> **Excerpt provided**

You may be a little too Canadian if...

* You wonder why there isn't a 5 dollar coin, as you can only use more change.
* You spend hours in the dark making scale models of the Avro Arrow and cursing the Diefenbaker government.
* You have memorized the Heritage Foundation's Heritage Moments, including your favourites, "Burnt Toast!", "You know I canna read a word...",
* "One day we have tar paper roof!" and "Kanata".
* You advocate the abolition of responsible government in favour of monarchist rule.
* You think there isn't enough Queen on our currency.
* Your graduation formal dress was made of flannel.
* You use a red pen on your non-Canadian textbooks and fill in the missing 'u's from labor, honor, and color.
* You are excited whenever an American television show mentions Canada. You make a mental note to talk about it at work the next day.
* You automatically read 'Z' as 'Zed' and don't give a damn that it doesn't rhyme with "now I know my abcs".
* You are moved to tears by those Bell Canada phone commercials they show around Remembrance Day, where the grandson calls his granddad from Dieppe. You understand the manipulative nature of the advertisement, but continue to be moved, nonetheless.
* You stay up until midnight (the end of some television station broadcasting hours) to hear the Canadian national anthem.
* You get up at 5:00 am (the beginning of broadcasting hours) to hear the Canadian national anthem.
* You spit angrily when Americans say "ruff" instead of the correct "roof".
* When abroad, you have a cold fear that somebody might mistake you for an American. You make a point of deliberately being kind to locals just to make it clear you are a Canadian.

You are too Canadian if...

* You've ever said, 'I need more flannel clothing.'
* You understand everything in this list, and email it to all your friends.
* You read rather than scanned this list.

Gord96BRG
01-31-2005, 10:38 PM
You Might Be Canadian If...
* You know more than 3 guys named Gordon.

How Canadian must you be if you are a guy named Gordon? :p

(Yeah, I read rather than scanned... ;) )

Regards,
Gordon

Chevy
02-01-2005, 02:32 AM
You know your from/in Wyoming if:

-You drink at least 1 gallon of 100 proof or more liquor and it don't phase you.

-Your 5 year old son knows how to mix any drink you can think of.

-All you and your friend do is talk and drink at least 12 beers (each) a night.

-The bar to population ratio is 5 bars per 1 person.

-The biggest holiday is the opening day for the Elk hunt, which means tons of alcohol will be consumed while hunting, and up on returning to "camp" more drinking takes place.

-You see your 19 year old friend showing 16 year kids the proper ways of chuging vodka.

-You can get any alcoholic beverage in 10 secs or less regaurdeless of age.

> **Saved data entries**
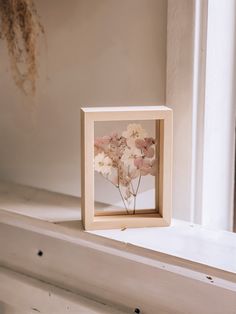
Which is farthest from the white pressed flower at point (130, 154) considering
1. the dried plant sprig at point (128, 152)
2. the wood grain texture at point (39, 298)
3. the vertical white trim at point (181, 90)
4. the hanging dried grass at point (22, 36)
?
the hanging dried grass at point (22, 36)

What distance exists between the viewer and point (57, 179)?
1.37 meters

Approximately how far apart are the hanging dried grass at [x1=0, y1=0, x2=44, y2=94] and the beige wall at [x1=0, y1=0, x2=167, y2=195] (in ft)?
0.09

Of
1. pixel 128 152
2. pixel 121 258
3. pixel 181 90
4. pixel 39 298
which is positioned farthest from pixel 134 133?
pixel 39 298

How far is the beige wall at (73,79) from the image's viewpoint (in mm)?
1176

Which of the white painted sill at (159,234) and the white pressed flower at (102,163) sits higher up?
the white pressed flower at (102,163)

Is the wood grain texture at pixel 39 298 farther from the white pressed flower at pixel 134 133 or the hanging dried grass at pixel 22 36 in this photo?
the hanging dried grass at pixel 22 36

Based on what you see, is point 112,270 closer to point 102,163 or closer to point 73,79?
point 102,163

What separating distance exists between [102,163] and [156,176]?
119 mm

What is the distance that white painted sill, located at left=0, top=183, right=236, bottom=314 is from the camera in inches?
36.4

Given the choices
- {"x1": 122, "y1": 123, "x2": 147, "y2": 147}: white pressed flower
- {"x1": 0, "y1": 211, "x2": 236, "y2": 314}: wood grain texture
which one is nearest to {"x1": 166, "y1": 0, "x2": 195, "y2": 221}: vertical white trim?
{"x1": 122, "y1": 123, "x2": 147, "y2": 147}: white pressed flower

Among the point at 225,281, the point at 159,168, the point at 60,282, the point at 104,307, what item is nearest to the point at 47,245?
the point at 60,282

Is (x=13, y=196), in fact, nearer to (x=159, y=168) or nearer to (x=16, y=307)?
(x=16, y=307)

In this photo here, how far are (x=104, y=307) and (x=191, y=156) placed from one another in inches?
14.9

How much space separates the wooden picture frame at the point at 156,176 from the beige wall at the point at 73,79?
0.52 feet
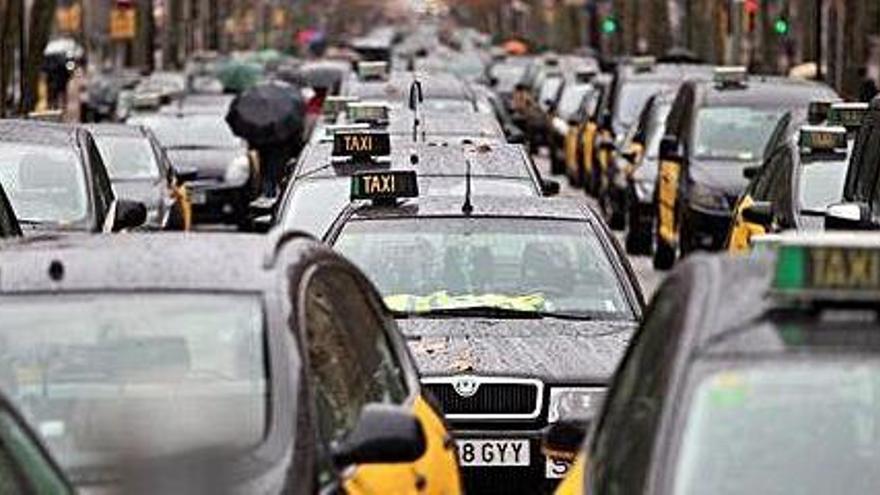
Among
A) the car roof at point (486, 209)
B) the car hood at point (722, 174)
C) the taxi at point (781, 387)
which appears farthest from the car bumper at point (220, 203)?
the taxi at point (781, 387)

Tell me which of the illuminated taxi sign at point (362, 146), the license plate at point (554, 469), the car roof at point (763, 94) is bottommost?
the license plate at point (554, 469)

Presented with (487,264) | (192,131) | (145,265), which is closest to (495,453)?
(487,264)

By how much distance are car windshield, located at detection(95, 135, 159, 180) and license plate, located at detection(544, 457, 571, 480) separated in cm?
1306

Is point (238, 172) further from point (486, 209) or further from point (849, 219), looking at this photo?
point (486, 209)

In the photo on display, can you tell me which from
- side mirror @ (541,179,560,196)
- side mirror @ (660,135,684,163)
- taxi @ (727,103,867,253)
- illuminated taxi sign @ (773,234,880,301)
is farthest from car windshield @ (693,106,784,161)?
illuminated taxi sign @ (773,234,880,301)

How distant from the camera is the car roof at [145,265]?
7.89 metres

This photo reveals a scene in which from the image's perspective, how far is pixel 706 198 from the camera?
935 inches

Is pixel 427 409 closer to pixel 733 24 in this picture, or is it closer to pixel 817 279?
pixel 817 279

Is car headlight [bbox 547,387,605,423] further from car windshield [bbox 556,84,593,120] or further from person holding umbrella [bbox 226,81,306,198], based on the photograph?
car windshield [bbox 556,84,593,120]

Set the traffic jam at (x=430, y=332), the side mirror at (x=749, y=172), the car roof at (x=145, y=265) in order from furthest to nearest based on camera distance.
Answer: the side mirror at (x=749, y=172) → the car roof at (x=145, y=265) → the traffic jam at (x=430, y=332)

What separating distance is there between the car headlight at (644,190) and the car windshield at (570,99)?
1704 cm

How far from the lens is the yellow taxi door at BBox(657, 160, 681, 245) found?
25.0 m

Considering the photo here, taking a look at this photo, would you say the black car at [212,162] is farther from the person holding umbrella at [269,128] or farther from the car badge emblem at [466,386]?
the car badge emblem at [466,386]

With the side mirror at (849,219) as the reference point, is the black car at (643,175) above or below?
Answer: below
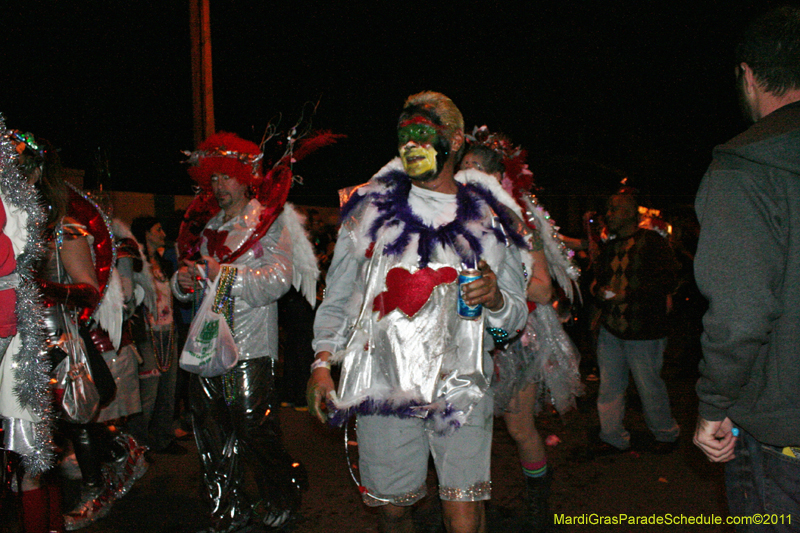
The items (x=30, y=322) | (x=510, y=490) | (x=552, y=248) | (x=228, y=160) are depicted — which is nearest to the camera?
(x=30, y=322)

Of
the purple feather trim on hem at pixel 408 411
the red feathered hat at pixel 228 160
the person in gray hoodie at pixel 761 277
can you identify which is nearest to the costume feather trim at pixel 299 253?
the red feathered hat at pixel 228 160

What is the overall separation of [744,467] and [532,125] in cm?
1801

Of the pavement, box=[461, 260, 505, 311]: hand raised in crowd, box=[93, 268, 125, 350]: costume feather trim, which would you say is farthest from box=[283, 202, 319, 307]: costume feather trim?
box=[461, 260, 505, 311]: hand raised in crowd

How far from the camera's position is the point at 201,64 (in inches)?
319

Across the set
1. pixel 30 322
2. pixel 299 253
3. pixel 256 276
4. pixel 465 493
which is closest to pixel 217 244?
pixel 256 276

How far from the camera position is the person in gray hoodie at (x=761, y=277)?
1.74 m

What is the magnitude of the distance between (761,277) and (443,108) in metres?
1.47

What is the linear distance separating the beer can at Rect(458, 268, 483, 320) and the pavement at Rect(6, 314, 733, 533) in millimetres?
1733

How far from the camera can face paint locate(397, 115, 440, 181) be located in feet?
8.65

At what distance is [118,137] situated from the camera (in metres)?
21.5

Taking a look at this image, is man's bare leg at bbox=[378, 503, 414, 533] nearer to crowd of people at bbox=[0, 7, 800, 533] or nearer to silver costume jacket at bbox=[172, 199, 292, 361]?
crowd of people at bbox=[0, 7, 800, 533]

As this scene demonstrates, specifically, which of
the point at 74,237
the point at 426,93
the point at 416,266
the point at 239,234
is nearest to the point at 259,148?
the point at 239,234

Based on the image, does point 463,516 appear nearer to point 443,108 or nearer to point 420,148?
point 420,148

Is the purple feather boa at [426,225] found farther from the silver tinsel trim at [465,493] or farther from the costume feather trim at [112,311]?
the costume feather trim at [112,311]
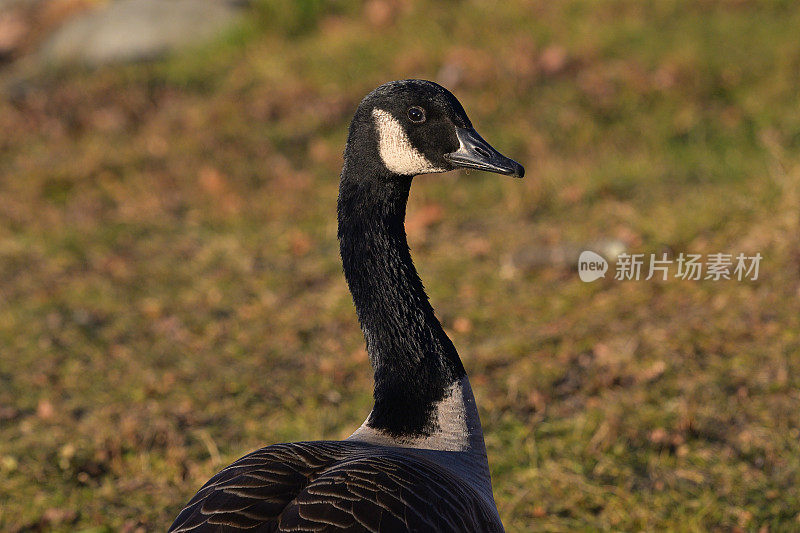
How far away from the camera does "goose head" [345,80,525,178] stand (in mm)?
3402

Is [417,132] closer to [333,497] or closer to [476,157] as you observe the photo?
[476,157]

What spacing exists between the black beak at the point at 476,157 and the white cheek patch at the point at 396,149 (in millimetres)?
122

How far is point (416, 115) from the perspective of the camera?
11.2 feet

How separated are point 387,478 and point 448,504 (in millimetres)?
222

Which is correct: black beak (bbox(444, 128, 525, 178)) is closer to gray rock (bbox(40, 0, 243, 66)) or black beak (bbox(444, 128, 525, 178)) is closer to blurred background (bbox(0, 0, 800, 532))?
blurred background (bbox(0, 0, 800, 532))

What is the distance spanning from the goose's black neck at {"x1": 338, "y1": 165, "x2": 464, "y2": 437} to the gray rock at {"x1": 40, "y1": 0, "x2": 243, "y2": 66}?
11.4 metres

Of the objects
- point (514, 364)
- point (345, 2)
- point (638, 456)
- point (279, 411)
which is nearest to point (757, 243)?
point (514, 364)

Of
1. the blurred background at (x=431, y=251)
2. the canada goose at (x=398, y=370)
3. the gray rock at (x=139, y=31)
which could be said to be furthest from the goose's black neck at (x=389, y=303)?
the gray rock at (x=139, y=31)

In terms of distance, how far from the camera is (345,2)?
560 inches

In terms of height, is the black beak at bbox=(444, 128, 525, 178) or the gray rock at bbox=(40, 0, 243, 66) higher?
the gray rock at bbox=(40, 0, 243, 66)

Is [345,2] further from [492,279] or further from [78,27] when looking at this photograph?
[492,279]

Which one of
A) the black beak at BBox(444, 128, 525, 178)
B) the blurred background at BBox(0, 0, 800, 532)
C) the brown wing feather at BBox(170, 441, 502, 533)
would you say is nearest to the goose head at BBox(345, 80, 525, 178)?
the black beak at BBox(444, 128, 525, 178)

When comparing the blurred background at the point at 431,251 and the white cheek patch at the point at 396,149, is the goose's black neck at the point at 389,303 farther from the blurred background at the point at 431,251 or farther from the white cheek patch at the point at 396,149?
the blurred background at the point at 431,251

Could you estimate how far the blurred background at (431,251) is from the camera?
465 cm
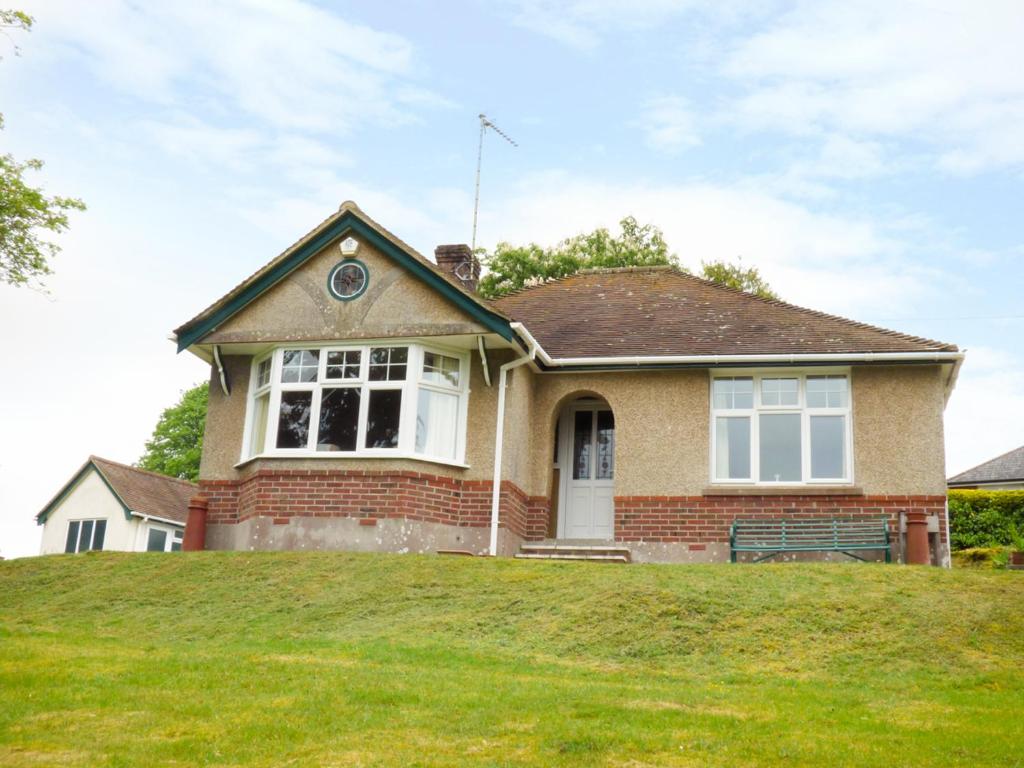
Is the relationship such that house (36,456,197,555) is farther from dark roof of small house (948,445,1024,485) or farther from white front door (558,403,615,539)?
Result: dark roof of small house (948,445,1024,485)

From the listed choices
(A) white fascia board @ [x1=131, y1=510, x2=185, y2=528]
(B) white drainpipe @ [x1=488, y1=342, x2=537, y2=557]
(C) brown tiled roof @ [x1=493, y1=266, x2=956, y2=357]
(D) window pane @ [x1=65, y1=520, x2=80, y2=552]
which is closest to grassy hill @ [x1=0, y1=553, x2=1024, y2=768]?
(B) white drainpipe @ [x1=488, y1=342, x2=537, y2=557]

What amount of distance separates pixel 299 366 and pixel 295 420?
0.89 metres

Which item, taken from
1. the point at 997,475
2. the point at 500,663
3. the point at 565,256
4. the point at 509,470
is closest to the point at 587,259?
the point at 565,256

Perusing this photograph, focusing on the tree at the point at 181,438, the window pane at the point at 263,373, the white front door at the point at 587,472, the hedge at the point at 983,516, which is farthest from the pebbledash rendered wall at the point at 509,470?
the tree at the point at 181,438

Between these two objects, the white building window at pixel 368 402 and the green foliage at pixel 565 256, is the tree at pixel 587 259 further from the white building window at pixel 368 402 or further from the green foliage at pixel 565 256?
the white building window at pixel 368 402

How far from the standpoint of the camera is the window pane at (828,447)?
18.7 m

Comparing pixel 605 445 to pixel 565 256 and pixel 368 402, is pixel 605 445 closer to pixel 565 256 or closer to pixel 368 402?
pixel 368 402

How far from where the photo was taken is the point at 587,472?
2056 cm

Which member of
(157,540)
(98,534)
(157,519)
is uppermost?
(157,519)

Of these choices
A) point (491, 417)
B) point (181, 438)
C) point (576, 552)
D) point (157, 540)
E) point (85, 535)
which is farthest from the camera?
point (181, 438)

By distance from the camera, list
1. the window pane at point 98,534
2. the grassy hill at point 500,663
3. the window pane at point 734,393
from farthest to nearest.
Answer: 1. the window pane at point 98,534
2. the window pane at point 734,393
3. the grassy hill at point 500,663

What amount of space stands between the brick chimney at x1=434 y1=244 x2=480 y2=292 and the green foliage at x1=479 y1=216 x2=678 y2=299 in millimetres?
17379

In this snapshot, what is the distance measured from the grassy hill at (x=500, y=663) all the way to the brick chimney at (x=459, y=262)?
661cm

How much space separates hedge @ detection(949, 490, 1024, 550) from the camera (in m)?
29.1
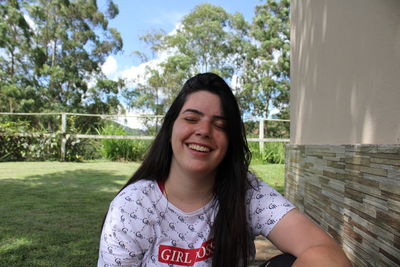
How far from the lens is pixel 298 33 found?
327cm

> **Tasks for this exercise**
A. Answer these questions about the forum thread of joke lists:
(i) What does the "too Canadian" person fill in when using a red pen on non-Canadian textbooks?
(ii) In the post by Gord96BRG, how many guys named Gordon must you know to be Canadian?
(iii) In the Wyoming list, what is named as the biggest holiday?
B. Write a continuation of the forum thread of joke lists, starting right after its final line.

> **Results of the exercise**
A.
(i) The missing 'u's from labor, honor, and color.
(ii) More than 3.
(iii) The opening day for the Elk hunt.

B.
-The second most important holiday is the open day of the deer hunt, which means more drinking.

-Everybody and there dog owns at least 2 magnum rifles, 3 "regular" rifles, and 2 handguns.

-Its common to see people own 30 or more guns, and enough gun powder to blowup the town.

-You think the end of the world is at the states boarders.

-You travel at least 50 miles to get to the next town and consider it a small commute.

-You have to travel 50 miles or more to get to the nearest wal-mart.

-The temperature is -40F, 5 feet of new snow from the night before, and life continues like normal.

-The snow plows don't start doing there job till after it stops snowing the 5 feet.

-The road are icy and snow packed 6 months out of the year.

-The snow drifts in your driveway are taller than a H2. (this one reminds me of a funny story)

-If your truck is newer than 1987, your outcasted.

-The gas refinery produces gas for the gas station accrossed the street to it, but still get charged $1.45/gallon for it, even after they admit it should only cost $.65/gallon including taxes.

Oh I for got a important one
-You hate I-80, especially from Evanston to Cheyenne. <--(also if you can spell this on the first try)

sounds like my home to me, especially the drinking and snow parts.

Feras
02-01-2005, 08:28 AM
You must be from Philly if...

You realize that your favorite dessert is wooder ice. (It comes in churry, strawburry, and other assorted flavors.)

You find yourself using "Yo" and "Youse guys" when talking long distance to family members.

You know how to spell Schuylkill.

You think $2,500 for insurance on a '79 Toyota is a bargain.

You find yourself at a nice restaurant thinking, "This would only be three bucks at a truckstop."

You can sleep soundly through gunshots in the neighborhood.

You visit New York and notice how clean it is.

You believe that the car on your side, flashing its turn signal, wants you to close the gap with the car in front.

You can't eat fries without Cheeze Whiz.

You find street people greet you by first name.

You don't think Wawa sounds funny.

You snub a cheesesteak that isn't on an Amoroso roll.

Your parents, brothers, sisters, aunts and uncles all live on the same block.

You know who Jim O'Brien is and how he died.

You love scrapple for breakfast.

You know what Jerry Pennacolli is famous for.

You took a vacation at the shore (and liked it).

You know where to find the Rocky statue.

Only tourists go to Geno and Pat's for an authentic cheesesteak.

You buy soft pretzels at a traffic light.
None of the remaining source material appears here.